Required action: Once the line holding "The 50 SMA and" appears, repeat it and each line after it to the end of the data, exactly and with nothing else; pictures stay out.
#####
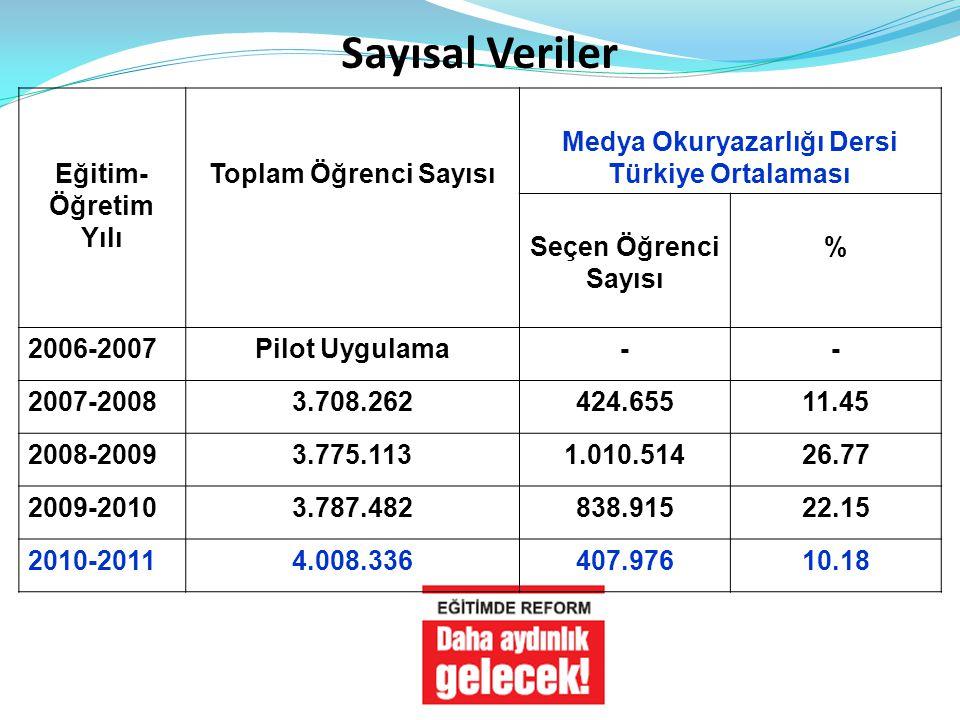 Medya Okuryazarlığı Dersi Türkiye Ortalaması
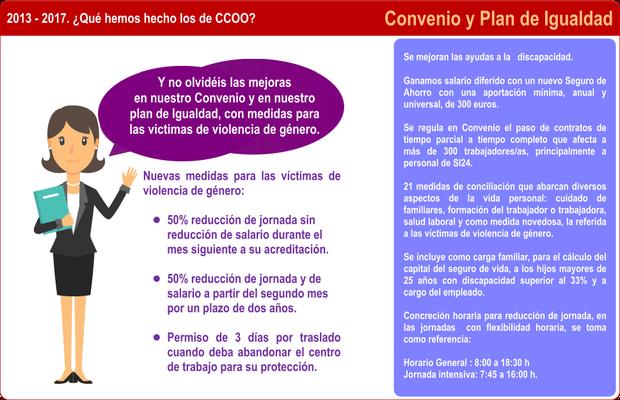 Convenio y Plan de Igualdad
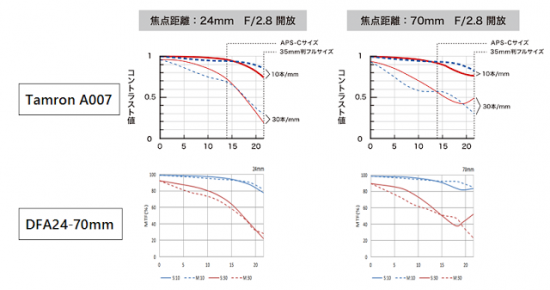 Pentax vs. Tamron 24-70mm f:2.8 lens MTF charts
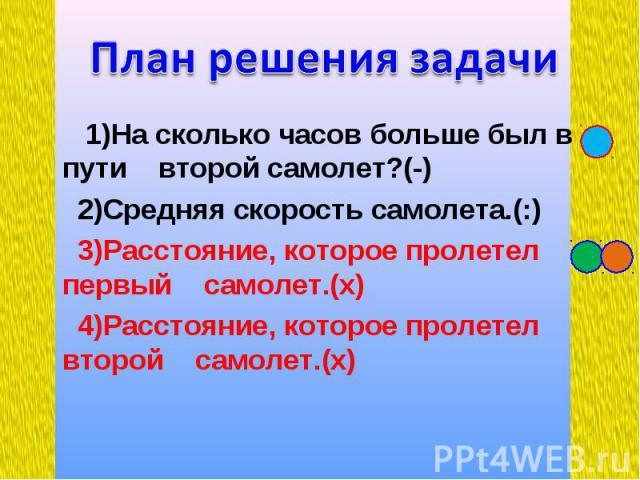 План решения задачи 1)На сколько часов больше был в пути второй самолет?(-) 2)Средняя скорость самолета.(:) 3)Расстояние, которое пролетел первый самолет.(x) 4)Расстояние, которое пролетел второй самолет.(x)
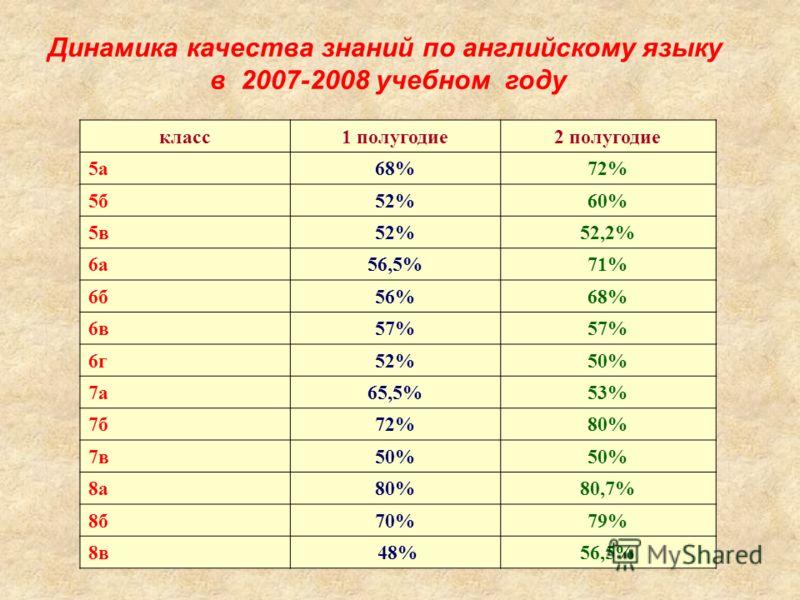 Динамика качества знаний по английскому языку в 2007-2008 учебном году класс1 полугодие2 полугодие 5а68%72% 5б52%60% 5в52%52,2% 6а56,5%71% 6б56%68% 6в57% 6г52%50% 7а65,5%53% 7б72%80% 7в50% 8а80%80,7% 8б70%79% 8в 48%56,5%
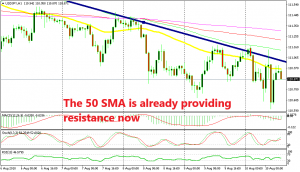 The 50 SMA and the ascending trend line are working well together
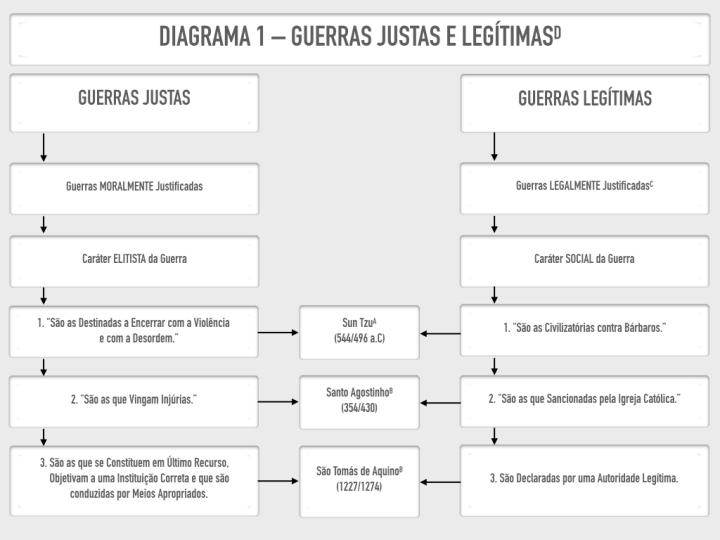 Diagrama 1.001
#####
Answer space:
 The 50 SMA and the ascending trend line are working well together
 Diagrama 1.001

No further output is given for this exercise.